Abstract

CO2 capture and sequestration (CCS) and CO2 capture and utilization (CCU) are potential alternatives to mitigate CO2 emissions. There have been concerns regarding long-term geological impact of CCS and CCU requires co-reactant(s) for converting CO2 into value-added products. In this work, sustainability of CCS and CCU are assessed by simulating three processes. Each of these processes used post-combustion amine technique to capture CO2 from flue gas stream coming out of natural gas-based power plant. In the first process (CCS), captured CO2 undergoes sequestration whereas in the other two processes (CCU) CO2 reacts with hydrogen to produce methanol and dimethyl ether. Based on our technoeconomic assessment, total annualized cost of CCS process is 7.57% and 6.55% lower than CCU-methanol and CCU-DME processes, respectively.
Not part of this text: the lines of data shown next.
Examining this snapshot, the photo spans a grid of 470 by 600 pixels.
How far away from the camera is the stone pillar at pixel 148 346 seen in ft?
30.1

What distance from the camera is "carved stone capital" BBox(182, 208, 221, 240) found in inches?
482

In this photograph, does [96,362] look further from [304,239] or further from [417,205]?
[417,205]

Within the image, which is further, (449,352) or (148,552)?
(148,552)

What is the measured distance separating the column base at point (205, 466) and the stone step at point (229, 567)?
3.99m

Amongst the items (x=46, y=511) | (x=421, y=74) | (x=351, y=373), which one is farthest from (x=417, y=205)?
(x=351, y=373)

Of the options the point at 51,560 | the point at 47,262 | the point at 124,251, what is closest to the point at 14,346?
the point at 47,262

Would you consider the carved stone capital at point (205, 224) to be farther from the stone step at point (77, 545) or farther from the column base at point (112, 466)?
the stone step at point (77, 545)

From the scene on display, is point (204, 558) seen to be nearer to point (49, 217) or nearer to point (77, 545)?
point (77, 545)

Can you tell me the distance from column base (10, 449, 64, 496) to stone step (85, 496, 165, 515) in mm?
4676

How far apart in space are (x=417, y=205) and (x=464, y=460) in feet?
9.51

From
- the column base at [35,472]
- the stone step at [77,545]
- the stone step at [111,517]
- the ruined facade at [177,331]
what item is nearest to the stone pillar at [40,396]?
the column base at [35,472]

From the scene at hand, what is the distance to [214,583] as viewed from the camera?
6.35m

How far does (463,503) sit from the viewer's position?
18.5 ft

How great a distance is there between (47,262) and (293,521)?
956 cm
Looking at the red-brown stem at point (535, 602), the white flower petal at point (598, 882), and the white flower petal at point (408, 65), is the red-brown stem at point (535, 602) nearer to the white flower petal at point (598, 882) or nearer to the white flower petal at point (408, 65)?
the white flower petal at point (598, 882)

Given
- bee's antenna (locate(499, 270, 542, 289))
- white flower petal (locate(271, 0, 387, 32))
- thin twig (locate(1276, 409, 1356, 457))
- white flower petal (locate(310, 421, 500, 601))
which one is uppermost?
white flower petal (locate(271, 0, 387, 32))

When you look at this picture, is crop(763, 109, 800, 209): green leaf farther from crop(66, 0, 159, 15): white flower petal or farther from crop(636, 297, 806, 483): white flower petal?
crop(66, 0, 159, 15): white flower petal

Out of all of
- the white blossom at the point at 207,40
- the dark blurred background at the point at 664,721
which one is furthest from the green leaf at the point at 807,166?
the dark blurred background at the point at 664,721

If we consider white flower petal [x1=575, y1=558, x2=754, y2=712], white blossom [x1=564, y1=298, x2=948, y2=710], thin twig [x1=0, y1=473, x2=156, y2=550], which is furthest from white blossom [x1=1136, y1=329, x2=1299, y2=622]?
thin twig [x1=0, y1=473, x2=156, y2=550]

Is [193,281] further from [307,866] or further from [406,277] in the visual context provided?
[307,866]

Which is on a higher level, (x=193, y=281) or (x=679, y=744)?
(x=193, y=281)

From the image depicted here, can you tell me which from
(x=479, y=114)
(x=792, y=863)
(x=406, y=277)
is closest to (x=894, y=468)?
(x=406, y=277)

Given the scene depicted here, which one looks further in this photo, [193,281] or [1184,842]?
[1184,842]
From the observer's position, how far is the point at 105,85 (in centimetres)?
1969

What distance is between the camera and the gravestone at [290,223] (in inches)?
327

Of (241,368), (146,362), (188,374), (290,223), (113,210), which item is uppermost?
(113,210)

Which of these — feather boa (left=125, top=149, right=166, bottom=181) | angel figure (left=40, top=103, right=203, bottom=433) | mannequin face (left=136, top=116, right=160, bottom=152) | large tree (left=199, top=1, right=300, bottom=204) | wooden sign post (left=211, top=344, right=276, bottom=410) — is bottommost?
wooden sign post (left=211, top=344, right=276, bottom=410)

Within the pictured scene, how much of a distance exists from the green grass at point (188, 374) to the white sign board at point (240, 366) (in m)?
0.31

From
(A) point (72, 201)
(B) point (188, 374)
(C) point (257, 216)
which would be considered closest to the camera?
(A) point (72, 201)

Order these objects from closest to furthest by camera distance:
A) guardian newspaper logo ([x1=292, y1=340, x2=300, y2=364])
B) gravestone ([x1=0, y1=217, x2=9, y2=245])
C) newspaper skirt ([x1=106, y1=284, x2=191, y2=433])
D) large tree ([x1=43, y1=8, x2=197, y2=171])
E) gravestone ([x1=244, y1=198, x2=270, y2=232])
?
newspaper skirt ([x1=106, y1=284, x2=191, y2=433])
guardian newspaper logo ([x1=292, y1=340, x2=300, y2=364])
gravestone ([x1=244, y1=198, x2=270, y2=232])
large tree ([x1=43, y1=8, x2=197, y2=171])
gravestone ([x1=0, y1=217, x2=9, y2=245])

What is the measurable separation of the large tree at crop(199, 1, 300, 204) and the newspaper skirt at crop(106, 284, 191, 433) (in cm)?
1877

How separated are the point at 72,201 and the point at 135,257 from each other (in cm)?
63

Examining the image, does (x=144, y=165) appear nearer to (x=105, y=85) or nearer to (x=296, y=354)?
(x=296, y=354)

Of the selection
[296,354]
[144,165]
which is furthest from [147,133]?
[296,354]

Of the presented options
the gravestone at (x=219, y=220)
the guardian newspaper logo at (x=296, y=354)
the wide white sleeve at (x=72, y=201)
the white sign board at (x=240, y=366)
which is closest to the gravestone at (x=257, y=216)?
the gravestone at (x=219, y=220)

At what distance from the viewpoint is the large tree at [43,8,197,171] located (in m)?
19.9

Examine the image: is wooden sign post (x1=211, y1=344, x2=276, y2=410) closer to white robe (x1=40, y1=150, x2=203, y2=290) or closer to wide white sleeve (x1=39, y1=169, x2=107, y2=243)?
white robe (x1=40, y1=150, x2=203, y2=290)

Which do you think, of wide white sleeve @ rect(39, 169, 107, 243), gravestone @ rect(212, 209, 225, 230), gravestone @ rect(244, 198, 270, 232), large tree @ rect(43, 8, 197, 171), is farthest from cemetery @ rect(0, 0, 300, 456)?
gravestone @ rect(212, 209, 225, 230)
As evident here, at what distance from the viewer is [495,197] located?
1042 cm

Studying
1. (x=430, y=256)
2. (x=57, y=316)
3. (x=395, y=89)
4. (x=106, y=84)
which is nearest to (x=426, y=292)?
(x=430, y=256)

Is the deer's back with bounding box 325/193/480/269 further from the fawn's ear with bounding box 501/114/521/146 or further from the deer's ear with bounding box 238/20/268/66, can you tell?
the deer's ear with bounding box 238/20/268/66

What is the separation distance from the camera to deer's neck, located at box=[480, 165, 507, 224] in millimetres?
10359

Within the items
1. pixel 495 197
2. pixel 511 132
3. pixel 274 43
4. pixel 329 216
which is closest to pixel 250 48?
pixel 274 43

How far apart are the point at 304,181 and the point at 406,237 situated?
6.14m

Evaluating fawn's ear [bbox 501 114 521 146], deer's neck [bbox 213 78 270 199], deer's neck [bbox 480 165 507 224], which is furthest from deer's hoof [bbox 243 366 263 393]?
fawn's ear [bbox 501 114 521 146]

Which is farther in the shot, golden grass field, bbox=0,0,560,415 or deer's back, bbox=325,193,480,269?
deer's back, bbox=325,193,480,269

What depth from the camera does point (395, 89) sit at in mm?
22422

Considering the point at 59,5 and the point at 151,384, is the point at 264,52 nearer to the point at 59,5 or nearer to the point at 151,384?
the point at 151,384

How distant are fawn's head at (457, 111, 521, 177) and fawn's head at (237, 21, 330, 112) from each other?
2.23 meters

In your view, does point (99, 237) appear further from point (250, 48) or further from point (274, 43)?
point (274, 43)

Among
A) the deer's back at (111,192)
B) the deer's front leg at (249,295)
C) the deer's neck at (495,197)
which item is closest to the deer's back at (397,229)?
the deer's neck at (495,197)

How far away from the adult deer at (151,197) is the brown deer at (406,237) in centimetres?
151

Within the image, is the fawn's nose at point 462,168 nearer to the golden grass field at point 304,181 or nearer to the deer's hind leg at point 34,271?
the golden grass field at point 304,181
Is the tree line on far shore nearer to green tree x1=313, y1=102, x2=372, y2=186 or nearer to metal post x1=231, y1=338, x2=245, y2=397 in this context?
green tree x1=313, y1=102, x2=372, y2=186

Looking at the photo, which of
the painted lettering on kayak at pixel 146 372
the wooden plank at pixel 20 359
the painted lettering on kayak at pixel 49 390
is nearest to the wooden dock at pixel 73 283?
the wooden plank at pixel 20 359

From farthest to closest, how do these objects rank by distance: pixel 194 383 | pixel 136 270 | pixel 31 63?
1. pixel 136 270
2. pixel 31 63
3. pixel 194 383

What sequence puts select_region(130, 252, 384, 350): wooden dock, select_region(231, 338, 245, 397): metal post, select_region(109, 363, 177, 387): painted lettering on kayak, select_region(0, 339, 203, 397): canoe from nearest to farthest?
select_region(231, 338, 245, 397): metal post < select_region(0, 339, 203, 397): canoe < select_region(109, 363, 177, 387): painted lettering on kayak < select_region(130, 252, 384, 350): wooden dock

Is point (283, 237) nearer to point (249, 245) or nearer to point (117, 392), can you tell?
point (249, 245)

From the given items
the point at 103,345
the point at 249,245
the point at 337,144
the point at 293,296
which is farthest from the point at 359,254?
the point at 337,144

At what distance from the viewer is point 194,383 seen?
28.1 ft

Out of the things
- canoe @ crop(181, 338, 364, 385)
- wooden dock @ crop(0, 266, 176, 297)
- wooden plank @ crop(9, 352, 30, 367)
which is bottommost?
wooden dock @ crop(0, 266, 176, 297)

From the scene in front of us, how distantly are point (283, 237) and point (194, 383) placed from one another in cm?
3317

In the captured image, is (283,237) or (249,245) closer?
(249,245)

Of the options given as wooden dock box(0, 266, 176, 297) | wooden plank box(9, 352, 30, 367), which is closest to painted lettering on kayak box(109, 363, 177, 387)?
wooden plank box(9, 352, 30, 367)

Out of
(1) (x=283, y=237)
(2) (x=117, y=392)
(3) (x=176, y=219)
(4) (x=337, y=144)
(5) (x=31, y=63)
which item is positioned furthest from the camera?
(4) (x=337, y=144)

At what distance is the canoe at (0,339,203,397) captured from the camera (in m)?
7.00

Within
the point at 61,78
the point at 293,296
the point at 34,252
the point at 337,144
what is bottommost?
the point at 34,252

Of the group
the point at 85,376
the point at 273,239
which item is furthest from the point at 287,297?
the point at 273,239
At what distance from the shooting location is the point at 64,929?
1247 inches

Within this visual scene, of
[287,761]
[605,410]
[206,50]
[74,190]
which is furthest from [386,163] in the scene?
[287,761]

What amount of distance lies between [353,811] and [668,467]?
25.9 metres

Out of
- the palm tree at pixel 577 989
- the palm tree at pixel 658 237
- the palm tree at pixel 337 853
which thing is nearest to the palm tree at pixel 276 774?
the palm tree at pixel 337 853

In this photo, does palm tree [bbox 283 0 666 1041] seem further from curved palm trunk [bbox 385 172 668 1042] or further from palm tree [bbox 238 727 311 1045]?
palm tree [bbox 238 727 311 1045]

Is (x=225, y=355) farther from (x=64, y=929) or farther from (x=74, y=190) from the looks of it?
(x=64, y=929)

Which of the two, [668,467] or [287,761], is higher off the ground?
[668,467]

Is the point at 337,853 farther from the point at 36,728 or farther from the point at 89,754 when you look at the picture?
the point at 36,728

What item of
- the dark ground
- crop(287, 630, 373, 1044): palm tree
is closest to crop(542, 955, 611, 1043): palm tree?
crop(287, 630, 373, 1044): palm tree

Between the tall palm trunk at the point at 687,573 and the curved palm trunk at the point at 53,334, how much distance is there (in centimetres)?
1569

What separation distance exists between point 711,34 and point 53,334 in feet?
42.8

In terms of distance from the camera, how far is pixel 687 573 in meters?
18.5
Thus, CCS is economically favourable over CCU. DME is found to be a favourable CCU-product owing to its higher market price as compared to methanol. Our analysis suggests that hydrogen price significantly impacts the technoeconomics of CCU processes. We have also demonstrated that at current market prices of methanol and DME, CCU process can be economical compared to CCS provided hydrogen price reduces to $778.5/t and $942.6/t for CCU-methanol and CCU-DME processes, respectively.